Work to be completed: Reproduce the whole listing word for word. Leave every image out.

Collected material:
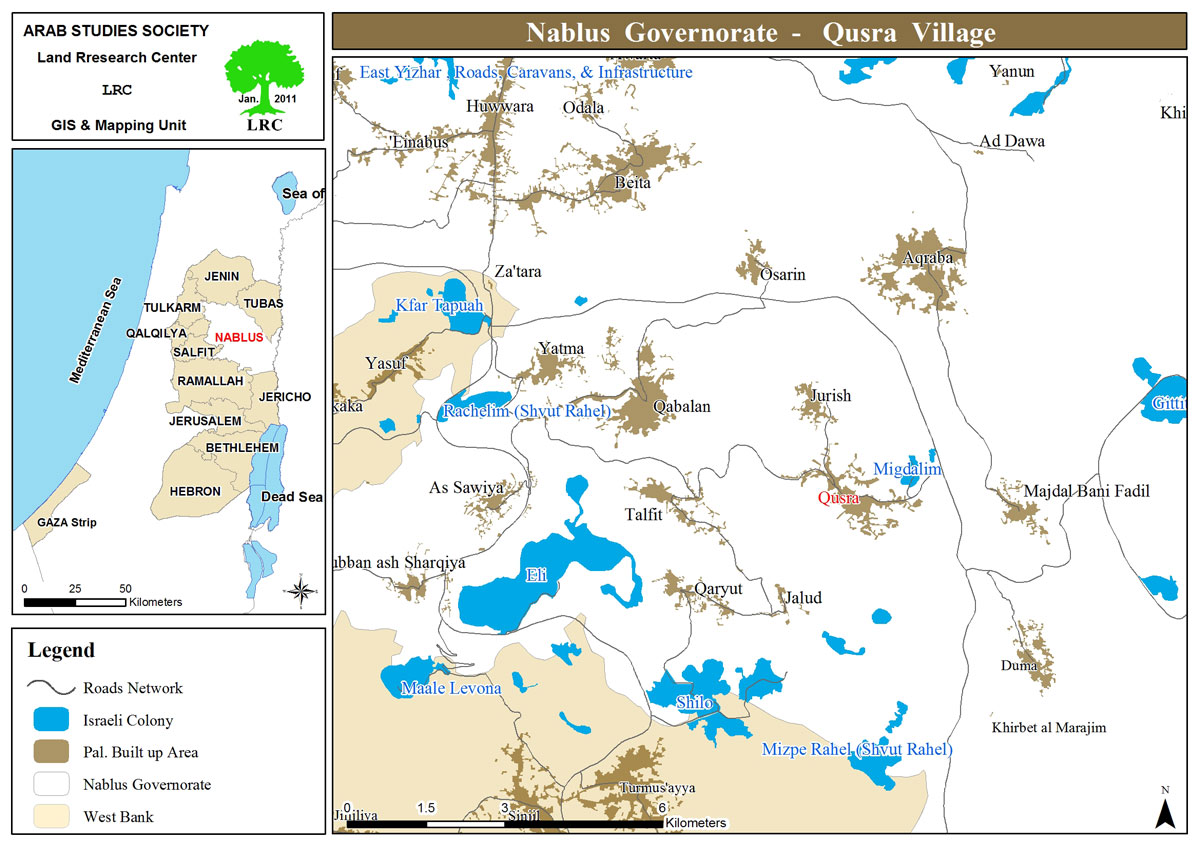 During the Harvest Season: Settlers from "Yesh Kodesh" Target Olive Trees in Qusra Town, Nablus Governorate | LRC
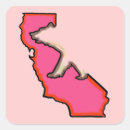Search for state symbols stickers Pink
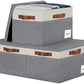 Large Storage Bins with Lids (3 Count)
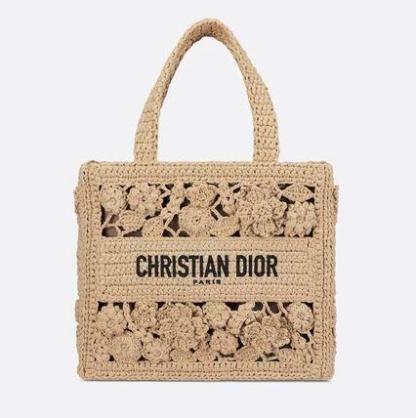 【新作大人気！】 DIOR BOOK TOTE スモールバッグ　ラフィア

Answer box:
 During the Harvest Season: Settlers from "Yesh Kodesh" Target Olive Trees in Qusra Town, Nablus Governorate | LRC
Search for state symbols stickers Pink
 Large Storage Bins with Lids (3 Count)
 【新作大人気！】 DIOR BOOK TOTE スモールバッグ　ラフィア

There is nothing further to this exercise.